The world population, estimated to reach 8 billion on November 15 this year, could grow to 8.5 billion by 2030 and 10.4 billion by 2100, according to a report released on World Population Day.
India’s population was 1.21 billion in 2011, according to the national census conducted once every ten years. The government has postponed the 2021 census due to the COVID-19 pandemic.
According to UN estimates, the world population is growing at its slowest rate since 1950, falling below 1% in 2020.
In 2021, the average fertility rate of the world population was 2.3 births per woman per lifetime, down from about 5 births in 1950. Global fertility is projected to decline to 2.1 births per woman in 2050.
“This is an occasion to celebrate our diversity, recognize our common humanity, and marvel at the advances in health that have extended life expectancy and dramatically reduced maternal and child mortality,” UN Secretary-General Antonio Guterres said in a statement.
However, population growth reminds us of our shared responsibility to care for the planet and “reflects areas where we are not yet fulfilling our mutual obligations,” he said.

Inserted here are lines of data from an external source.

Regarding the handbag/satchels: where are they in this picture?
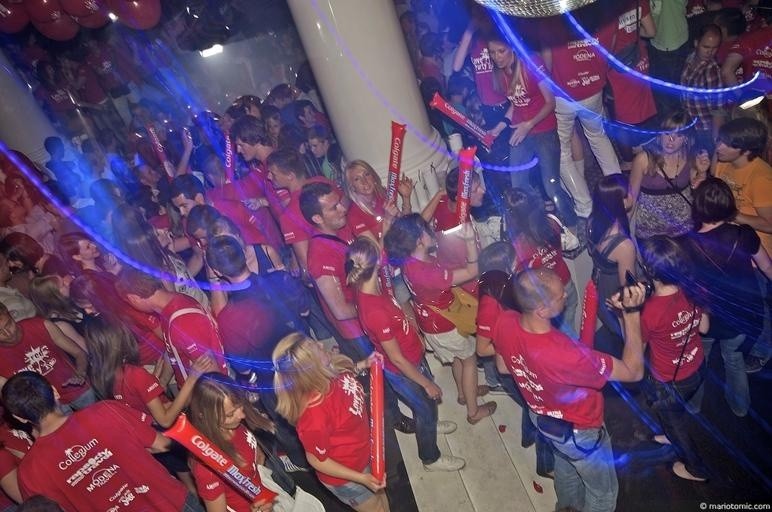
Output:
[440,287,479,335]
[614,43,639,73]
[640,379,685,419]
[561,232,579,252]
[294,486,325,512]
[537,415,574,444]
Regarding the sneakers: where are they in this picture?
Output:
[673,462,706,481]
[437,421,456,434]
[392,415,416,433]
[654,434,673,445]
[744,358,768,373]
[491,384,507,394]
[424,453,464,472]
[724,394,749,417]
[279,454,311,472]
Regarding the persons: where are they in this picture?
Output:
[0,0,772,512]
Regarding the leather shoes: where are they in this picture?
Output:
[466,402,496,424]
[457,386,487,406]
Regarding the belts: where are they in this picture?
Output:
[479,101,509,113]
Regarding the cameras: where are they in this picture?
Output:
[619,269,652,304]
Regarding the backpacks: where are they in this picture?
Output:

The UN report refers to an earlier report by the World Health Organization that estimated around 14.9 million deaths related to the COVID-19 pandemic between January 2020 and December 2021, with life expectancy at birth falling from 72.8 years to 71 years in 2021. In 2019, mainly due to the pandemic.
The United Nations has indicated that more than half of the increase in the world’s population by 2050 will be concentrated in eight countries: Congo, Egypt, Ethiopia, India, Nigeria, Pakistan, the Philippines and Tanzania.
Sub-Saharan African countries are expected to contribute more than half of the projected increase by 2050.
However, the population of 61 countries is projected to decline by 1% or more between 2022 and 2050, driven by declining fertility.